*GOAL OF THE EXERCISE*:
Retype all of the material below word for word, and leave the pictures out of your answer.

*DATASET ROWS*:

= = = =

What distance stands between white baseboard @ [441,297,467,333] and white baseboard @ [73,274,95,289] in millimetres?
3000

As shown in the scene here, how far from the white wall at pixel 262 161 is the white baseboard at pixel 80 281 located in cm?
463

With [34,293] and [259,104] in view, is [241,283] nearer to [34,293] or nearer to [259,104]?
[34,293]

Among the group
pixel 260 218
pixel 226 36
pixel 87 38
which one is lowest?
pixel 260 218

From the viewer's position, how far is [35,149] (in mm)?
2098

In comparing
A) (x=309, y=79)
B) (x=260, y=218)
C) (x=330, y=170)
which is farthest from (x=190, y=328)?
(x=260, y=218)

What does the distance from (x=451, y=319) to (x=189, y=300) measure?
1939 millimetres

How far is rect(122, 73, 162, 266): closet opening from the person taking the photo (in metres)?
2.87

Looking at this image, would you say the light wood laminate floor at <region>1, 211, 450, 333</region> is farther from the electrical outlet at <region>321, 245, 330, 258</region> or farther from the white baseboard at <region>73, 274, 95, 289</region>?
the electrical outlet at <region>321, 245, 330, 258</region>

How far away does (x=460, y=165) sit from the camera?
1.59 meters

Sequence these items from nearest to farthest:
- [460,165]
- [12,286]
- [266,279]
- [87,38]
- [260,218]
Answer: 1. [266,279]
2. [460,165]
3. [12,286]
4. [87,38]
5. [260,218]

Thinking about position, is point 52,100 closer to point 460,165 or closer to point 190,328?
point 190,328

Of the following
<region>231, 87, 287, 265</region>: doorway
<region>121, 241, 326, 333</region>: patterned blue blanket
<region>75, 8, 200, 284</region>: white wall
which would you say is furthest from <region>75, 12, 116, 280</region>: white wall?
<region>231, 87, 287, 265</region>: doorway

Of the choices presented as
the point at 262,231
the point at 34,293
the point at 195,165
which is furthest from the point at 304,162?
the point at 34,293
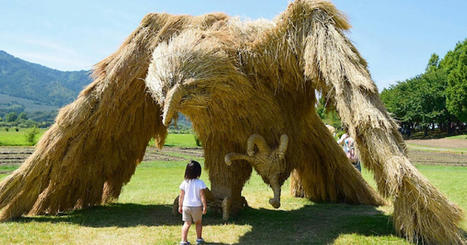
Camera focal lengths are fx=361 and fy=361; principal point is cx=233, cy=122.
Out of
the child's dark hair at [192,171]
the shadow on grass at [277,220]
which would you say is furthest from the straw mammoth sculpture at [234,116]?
the child's dark hair at [192,171]

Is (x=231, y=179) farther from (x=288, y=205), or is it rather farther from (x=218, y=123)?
(x=288, y=205)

= = = =

*WRITTEN ANSWER*:
What distance stands between white baseboard @ [441,297,467,333] and white baseboard @ [73,274,95,289] in millimetres?
3000

As shown in the scene here, how far from the white wall at pixel 262 161 is the white baseboard at pixel 80 281 located in cm?
463

With [34,293] and [259,104] in view, is [241,283] nearer to [34,293] or nearer to [259,104]?
[34,293]

Among the group
pixel 260 218
pixel 226 36
pixel 87 38
which one is lowest?
pixel 260 218

From the viewer's position, how far is [35,149] (in mm)?
2098

In comparing
A) (x=309, y=79)
B) (x=260, y=218)
C) (x=330, y=170)
which is farthest from (x=190, y=328)?
(x=260, y=218)

What does the distance from (x=451, y=319) to (x=189, y=300) measure?
1939 millimetres

How far is rect(122, 73, 162, 266): closet opening from the person taking the photo (in metres)?
2.87

Looking at this image, would you say the light wood laminate floor at <region>1, 211, 450, 333</region> is farther from the electrical outlet at <region>321, 245, 330, 258</region> or farther from the white baseboard at <region>73, 274, 95, 289</region>?
the electrical outlet at <region>321, 245, 330, 258</region>

How far away does (x=460, y=165) sit from the camera?
1.59 meters

Sequence these items from nearest to farthest:
- [460,165]
- [12,286]
- [266,279]
- [87,38]
- [260,218]
Answer: 1. [266,279]
2. [460,165]
3. [12,286]
4. [87,38]
5. [260,218]

Thinking about position, is point 52,100 closer to point 460,165 or closer to point 190,328?
point 190,328

Of the following
<region>231, 87, 287, 265</region>: doorway
<region>121, 241, 326, 333</region>: patterned blue blanket
<region>75, 8, 200, 284</region>: white wall
which would you say is furthest from <region>75, 12, 116, 280</region>: white wall?
<region>231, 87, 287, 265</region>: doorway

Of the choices presented as
the point at 262,231
the point at 34,293
the point at 195,165
which is furthest from the point at 304,162?
the point at 34,293
Camera focal lengths are fx=361 and fy=361; principal point is cx=233, cy=122.
Out of
the child's dark hair at [192,171]
the shadow on grass at [277,220]
which would you say is furthest from the straw mammoth sculpture at [234,116]?
the child's dark hair at [192,171]

Is (x=231, y=179) farther from (x=288, y=205), or is it rather farther from (x=218, y=123)?
(x=288, y=205)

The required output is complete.